▶ ASSIGNMENT
Could you write out the passage of the wax moth thread below that begins with "## acb's (Apr" and ends with "compared to these.", swapping "inner cover" for "outer cover"?

▶ SELECTED EXTRACT
━━━━━━━━━━━━━━━━━━━━━━━━━━━━━━

# what is this? Wax moth larve?



## justin (Jun 16, 2007)

yeah they are wax moth larvae. if the bees have more room than they can defend you could shrink them down to a defendable size. them bieng on the bottom board may mean that the bees are cleaning them out of the equipment, especially if this is a newly installed nuc or package. any equipment you have should be inspected pretty quickly so your comb doesn't get ruined. the safest place for drawn comb is in a healthy hive, but since thats not always possible do a search for wax moths on here. there are several options ranging from toxic chemicals, nontoxic chemicals, biological controls, to storing them in the open which makes them unattractive to moths, but not mice. hope that helps. justin


----------



## jsharum (Mar 29, 2010)

these came from a swarm. There were 4 frames of wax comb from the guy that hived them and the rest are on one piece plastics. I guess we can yank the frames of wax and then what?


----------



## Rohe Bee Ranch (Feb 12, 2008)

I think they look more like Small Hive Beetle larva. Of course I could be wrong. Here is a the reference picture I used.
http://www.ars.usda.gov/Services/docs.htm?docid=18993


----------



## Wade B (Apr 16, 2010)

Roll one between your finger tips, if it feels leathery and craws off afterward, you have small hive beetles. If instead you get messy finger tips you have wax moths. If it is wax moths, which I believe it is, shrink the box and place the wax (frames) you pull in the freezer for at least 12 hours. Afterwards store in the open or with para-moth as instructed. 

Wade B


----------



## acb's (Apr 14, 2007)

I might have to go with Rohe on this one. Thankfully I haven't had to deal with SHB firsthand yet, but I took these pics of wax moth larvae I found last year on top of an inner cover. Yours appear rather "spiny" compared to these.
Arvin


----------

━━━━━━━━━━━━━━━━━━━━━━━━━━━━━━

▶ EXCERPTED DATA
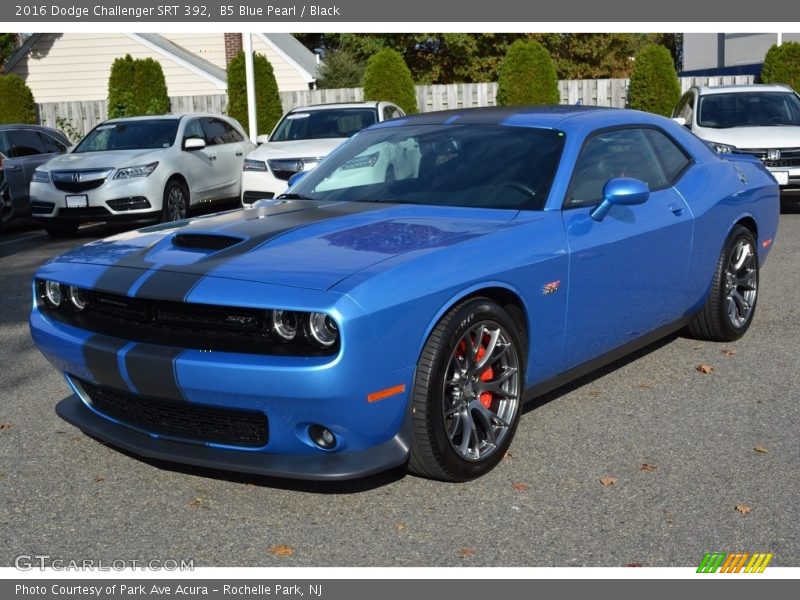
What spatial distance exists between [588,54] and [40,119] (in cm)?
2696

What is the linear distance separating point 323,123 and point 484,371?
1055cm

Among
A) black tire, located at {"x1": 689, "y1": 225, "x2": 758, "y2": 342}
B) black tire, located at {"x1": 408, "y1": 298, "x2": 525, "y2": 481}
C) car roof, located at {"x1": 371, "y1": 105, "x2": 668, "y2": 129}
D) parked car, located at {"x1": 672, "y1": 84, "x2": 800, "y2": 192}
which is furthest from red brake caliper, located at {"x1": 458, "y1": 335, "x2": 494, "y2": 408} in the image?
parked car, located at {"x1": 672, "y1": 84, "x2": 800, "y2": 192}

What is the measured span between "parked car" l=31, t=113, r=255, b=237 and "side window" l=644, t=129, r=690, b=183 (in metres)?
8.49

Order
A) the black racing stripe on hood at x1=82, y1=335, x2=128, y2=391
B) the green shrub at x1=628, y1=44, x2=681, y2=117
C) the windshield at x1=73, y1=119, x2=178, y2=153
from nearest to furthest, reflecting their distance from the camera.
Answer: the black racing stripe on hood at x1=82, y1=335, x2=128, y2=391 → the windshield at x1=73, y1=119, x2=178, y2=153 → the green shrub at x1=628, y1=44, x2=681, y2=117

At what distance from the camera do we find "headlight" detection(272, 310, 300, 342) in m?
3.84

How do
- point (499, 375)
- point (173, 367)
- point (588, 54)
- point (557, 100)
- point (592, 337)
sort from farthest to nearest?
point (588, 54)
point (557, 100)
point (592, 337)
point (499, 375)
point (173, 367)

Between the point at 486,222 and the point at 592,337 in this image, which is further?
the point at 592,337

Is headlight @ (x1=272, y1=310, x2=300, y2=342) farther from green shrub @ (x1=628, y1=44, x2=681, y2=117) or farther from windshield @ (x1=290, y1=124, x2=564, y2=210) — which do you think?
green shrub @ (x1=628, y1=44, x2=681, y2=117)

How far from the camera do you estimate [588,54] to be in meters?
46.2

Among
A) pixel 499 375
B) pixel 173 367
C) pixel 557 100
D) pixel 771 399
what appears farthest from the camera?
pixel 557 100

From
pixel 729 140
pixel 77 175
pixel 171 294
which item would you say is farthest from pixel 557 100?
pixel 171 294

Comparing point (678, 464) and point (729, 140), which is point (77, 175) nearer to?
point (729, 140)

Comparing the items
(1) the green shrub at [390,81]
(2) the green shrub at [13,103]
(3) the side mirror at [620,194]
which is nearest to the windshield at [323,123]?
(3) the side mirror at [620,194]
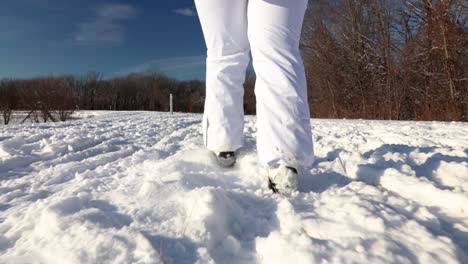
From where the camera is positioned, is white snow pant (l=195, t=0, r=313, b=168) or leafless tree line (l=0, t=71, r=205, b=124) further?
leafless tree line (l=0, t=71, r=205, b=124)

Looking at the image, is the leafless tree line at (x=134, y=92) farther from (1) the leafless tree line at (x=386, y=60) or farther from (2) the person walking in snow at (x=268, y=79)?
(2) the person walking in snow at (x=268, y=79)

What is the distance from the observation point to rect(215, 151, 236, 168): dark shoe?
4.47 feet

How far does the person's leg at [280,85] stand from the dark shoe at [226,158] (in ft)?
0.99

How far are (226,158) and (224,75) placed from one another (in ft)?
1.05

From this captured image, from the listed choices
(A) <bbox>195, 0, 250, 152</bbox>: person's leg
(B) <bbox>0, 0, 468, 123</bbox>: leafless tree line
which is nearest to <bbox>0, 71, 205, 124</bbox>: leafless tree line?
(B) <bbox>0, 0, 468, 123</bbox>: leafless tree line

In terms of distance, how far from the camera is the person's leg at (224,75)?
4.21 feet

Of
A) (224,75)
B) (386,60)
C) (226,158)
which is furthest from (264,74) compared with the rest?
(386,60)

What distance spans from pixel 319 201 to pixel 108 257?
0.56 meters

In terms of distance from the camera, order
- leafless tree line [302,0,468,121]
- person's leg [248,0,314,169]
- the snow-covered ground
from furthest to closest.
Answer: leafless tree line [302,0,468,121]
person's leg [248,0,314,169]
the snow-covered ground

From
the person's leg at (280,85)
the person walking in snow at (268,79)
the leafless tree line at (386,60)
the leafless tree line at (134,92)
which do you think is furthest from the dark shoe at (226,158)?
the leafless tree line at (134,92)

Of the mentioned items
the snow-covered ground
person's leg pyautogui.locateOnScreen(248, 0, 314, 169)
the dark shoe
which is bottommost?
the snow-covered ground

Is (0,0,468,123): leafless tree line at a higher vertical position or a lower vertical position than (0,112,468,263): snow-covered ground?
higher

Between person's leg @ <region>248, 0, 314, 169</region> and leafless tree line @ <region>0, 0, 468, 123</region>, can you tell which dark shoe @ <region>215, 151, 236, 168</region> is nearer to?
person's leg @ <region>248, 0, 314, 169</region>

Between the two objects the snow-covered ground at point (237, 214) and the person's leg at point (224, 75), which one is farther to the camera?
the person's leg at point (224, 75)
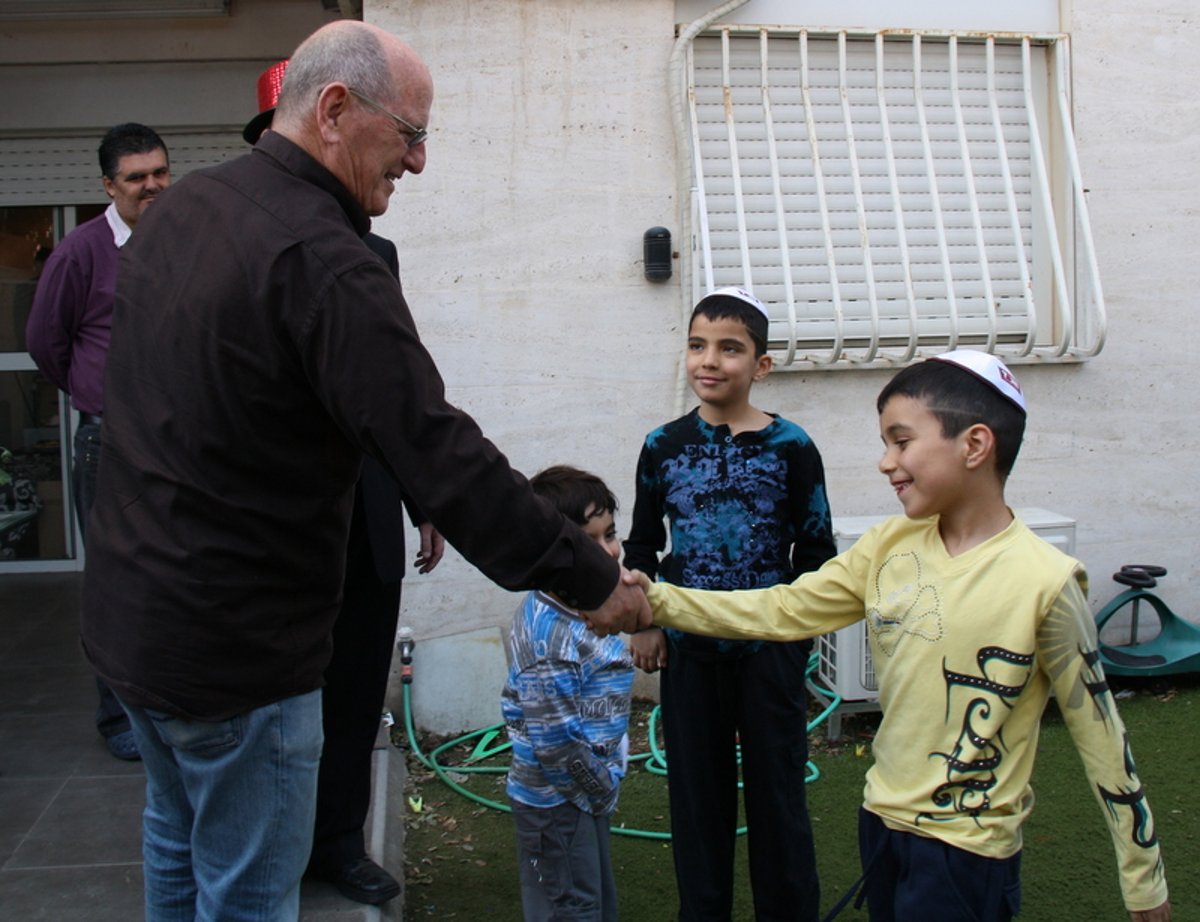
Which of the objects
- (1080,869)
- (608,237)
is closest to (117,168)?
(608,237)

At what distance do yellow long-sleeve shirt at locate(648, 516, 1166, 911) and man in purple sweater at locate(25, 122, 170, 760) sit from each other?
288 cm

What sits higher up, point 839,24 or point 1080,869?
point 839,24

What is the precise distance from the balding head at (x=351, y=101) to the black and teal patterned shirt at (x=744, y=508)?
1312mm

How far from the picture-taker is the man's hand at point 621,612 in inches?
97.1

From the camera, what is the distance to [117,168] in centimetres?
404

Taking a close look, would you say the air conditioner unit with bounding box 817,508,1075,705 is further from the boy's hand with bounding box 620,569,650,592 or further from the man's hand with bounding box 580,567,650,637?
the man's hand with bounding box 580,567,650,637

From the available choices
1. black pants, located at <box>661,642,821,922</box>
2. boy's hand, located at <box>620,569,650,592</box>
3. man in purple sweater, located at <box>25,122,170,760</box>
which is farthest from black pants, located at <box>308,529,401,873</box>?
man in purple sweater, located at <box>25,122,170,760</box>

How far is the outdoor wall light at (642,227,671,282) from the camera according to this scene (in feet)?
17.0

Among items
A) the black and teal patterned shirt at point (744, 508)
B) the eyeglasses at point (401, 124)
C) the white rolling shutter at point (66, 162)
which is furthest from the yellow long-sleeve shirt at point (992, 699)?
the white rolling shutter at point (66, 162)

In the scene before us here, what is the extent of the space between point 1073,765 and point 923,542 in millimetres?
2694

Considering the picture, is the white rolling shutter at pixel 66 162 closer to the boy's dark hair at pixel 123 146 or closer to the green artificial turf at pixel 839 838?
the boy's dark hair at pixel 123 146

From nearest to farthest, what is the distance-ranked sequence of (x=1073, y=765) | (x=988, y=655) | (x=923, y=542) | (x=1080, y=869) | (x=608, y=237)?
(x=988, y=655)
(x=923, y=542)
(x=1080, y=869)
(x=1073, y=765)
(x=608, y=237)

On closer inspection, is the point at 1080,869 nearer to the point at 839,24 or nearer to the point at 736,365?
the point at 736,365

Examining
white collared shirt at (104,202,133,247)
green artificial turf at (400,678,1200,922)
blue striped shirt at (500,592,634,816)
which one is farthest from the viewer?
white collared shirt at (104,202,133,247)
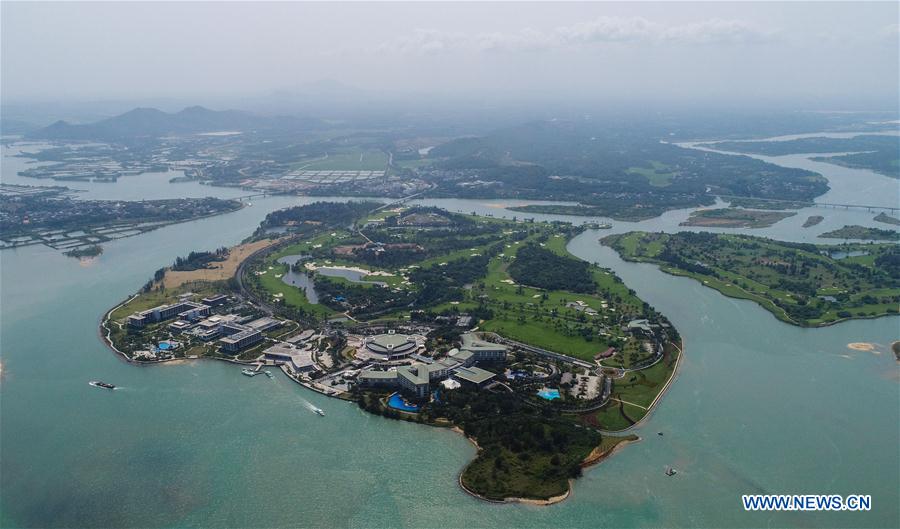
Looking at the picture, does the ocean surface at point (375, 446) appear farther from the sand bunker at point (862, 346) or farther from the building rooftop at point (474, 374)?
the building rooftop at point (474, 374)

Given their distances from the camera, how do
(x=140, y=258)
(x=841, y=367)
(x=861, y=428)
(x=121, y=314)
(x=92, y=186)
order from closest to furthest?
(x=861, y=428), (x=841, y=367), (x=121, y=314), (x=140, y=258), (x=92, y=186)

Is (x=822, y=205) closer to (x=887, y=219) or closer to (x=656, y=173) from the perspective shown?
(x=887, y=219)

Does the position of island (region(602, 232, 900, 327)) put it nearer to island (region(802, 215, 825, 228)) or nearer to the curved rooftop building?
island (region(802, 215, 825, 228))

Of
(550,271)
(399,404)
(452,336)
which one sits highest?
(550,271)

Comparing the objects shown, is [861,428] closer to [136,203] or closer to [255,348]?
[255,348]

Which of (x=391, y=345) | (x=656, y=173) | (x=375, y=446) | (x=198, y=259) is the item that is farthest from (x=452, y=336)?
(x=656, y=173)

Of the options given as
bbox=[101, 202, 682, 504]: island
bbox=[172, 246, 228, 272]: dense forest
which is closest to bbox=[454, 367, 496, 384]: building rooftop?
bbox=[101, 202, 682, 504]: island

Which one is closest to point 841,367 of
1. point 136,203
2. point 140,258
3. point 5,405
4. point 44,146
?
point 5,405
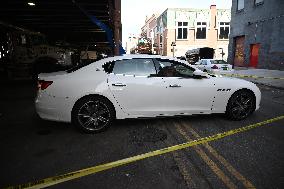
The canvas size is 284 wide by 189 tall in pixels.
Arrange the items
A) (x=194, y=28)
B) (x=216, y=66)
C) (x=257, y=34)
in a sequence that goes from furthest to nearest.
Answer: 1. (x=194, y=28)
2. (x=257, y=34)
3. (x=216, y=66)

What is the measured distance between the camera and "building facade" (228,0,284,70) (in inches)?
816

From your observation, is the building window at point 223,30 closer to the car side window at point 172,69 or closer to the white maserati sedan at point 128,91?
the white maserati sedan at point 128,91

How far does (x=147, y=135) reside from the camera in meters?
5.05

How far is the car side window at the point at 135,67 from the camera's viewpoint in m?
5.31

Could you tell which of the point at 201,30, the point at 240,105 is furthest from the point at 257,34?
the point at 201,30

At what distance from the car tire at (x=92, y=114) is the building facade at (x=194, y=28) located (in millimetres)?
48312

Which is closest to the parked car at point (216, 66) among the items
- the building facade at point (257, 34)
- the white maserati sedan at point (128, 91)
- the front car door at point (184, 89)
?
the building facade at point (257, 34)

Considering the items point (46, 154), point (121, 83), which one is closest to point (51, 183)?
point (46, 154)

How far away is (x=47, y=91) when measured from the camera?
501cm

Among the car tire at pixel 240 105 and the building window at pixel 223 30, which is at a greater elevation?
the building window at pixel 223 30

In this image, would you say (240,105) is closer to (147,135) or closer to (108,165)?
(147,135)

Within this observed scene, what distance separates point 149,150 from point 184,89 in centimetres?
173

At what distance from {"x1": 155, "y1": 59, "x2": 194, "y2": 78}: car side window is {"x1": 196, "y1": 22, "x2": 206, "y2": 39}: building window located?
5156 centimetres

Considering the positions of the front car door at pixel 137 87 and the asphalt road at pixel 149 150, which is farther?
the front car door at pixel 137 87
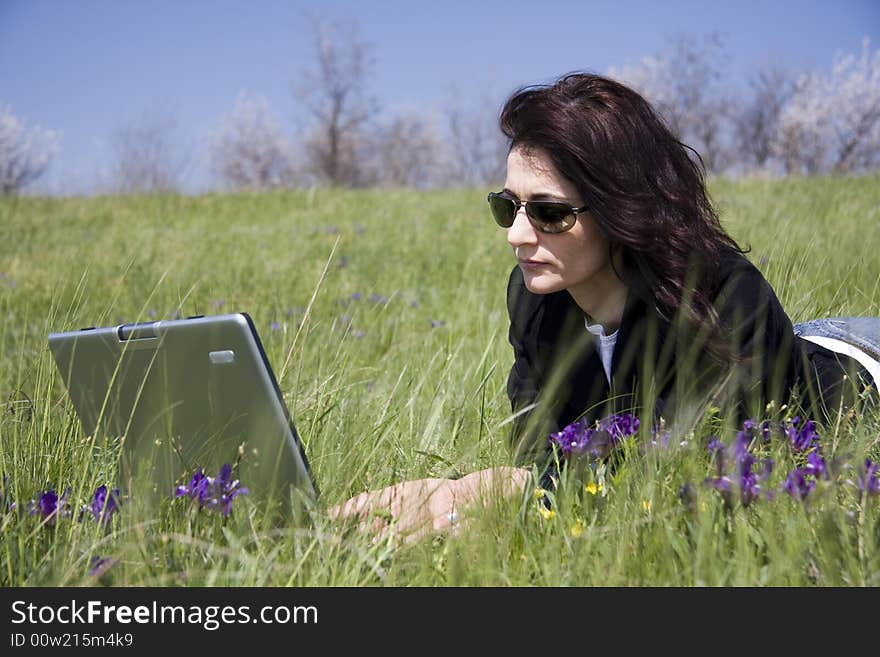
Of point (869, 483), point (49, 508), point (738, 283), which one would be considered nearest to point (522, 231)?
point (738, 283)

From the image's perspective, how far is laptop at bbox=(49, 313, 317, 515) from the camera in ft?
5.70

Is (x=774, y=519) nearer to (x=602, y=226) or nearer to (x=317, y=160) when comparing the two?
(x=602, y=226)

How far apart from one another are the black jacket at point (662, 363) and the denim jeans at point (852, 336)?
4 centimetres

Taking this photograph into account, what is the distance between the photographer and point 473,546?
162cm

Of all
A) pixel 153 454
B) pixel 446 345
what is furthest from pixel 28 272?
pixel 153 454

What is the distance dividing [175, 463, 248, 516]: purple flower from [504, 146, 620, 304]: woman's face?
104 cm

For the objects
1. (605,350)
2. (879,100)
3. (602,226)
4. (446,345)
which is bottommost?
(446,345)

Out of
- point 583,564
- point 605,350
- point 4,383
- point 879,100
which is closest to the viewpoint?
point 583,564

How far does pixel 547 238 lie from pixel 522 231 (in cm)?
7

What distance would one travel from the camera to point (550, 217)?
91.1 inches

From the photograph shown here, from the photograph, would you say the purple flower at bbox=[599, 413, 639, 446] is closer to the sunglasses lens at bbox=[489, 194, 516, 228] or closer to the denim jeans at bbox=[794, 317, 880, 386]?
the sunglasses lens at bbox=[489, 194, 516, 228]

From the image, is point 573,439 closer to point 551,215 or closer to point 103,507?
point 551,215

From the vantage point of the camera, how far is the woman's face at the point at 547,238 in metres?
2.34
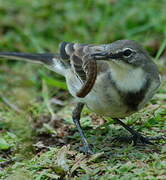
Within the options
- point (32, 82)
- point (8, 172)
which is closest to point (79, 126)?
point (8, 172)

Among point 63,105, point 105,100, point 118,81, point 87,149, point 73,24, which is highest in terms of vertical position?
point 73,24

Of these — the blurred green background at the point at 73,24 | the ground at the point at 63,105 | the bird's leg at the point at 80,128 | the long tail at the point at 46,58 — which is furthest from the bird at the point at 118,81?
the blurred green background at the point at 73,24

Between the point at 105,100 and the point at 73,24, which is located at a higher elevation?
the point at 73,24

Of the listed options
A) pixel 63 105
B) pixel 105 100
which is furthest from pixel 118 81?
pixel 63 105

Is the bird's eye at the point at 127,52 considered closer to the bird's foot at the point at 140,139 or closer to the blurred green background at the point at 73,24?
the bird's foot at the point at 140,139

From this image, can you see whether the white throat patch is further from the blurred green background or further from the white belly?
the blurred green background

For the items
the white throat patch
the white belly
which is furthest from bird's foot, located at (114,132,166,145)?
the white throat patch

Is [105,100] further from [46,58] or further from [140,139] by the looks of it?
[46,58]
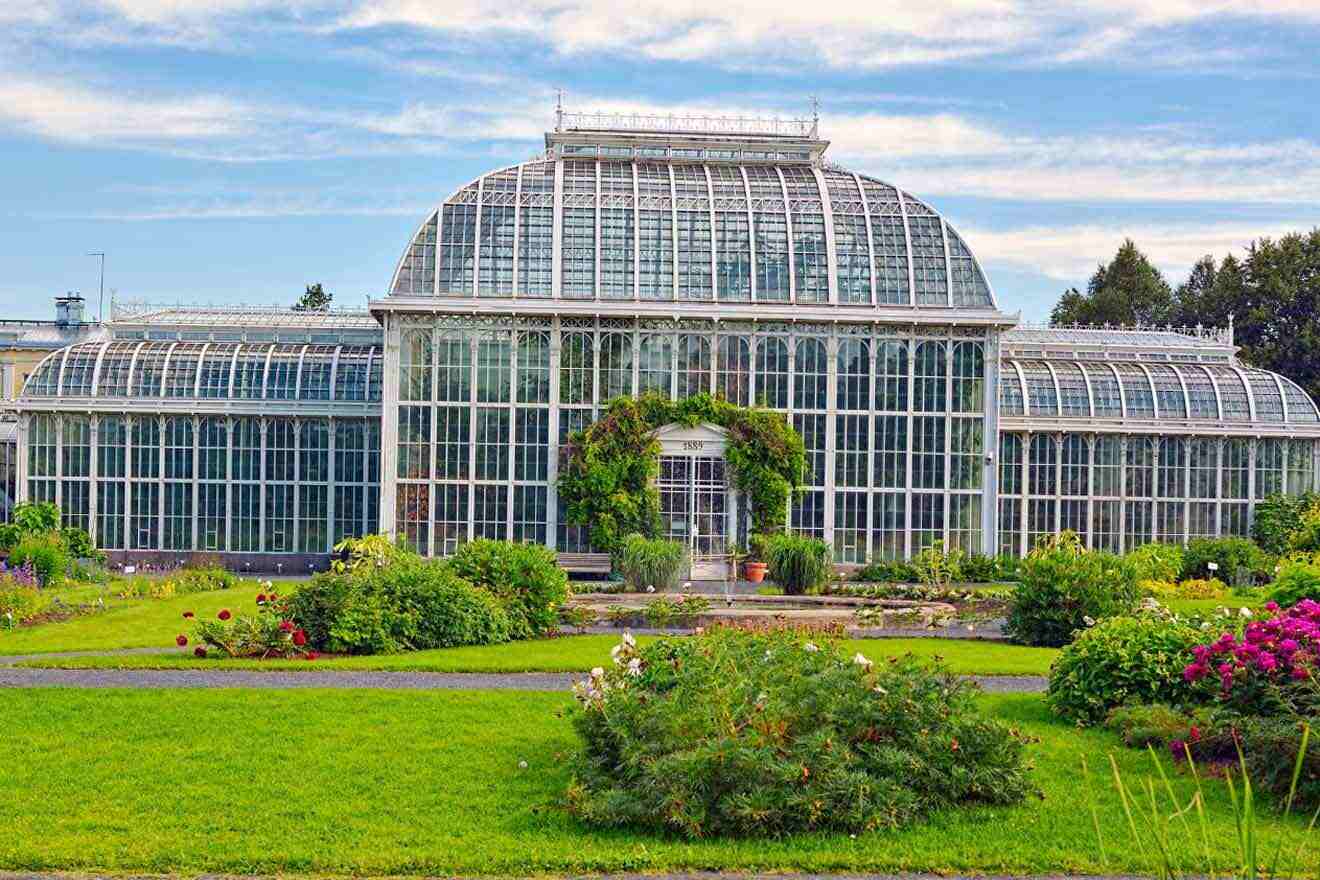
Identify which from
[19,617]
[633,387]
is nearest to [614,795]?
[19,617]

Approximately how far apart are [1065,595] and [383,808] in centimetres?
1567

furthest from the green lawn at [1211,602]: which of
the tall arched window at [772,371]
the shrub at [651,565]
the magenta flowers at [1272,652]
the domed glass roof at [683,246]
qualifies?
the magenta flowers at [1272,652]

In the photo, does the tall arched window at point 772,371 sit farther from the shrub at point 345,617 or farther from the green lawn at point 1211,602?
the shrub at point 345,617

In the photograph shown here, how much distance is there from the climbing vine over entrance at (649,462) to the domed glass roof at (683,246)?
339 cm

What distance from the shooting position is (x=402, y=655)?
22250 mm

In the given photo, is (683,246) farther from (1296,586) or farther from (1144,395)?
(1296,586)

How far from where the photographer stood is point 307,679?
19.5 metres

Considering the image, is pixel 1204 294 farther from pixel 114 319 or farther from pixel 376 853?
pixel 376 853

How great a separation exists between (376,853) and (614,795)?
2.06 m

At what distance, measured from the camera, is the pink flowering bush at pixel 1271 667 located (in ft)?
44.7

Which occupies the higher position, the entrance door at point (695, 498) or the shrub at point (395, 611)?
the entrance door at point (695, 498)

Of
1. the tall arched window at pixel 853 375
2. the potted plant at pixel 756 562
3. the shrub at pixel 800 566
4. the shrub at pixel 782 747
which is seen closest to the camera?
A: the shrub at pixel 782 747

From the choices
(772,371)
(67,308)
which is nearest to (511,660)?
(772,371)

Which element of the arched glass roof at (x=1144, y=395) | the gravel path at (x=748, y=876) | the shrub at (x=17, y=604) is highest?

━━━━━━━━━━━━━━━━━━━━━━━━━━━━━━

▶ SOLUTION FOR THIS PROBLEM
## acb's (Apr 14, 2007)

I might have to go with Rohe on this one. Thankfully I haven't had to deal with SHB firsthand yet, but I took these pics of wax moth larvae I found last year on top of an outer cover. Yours appear rather "spiny" compared to these.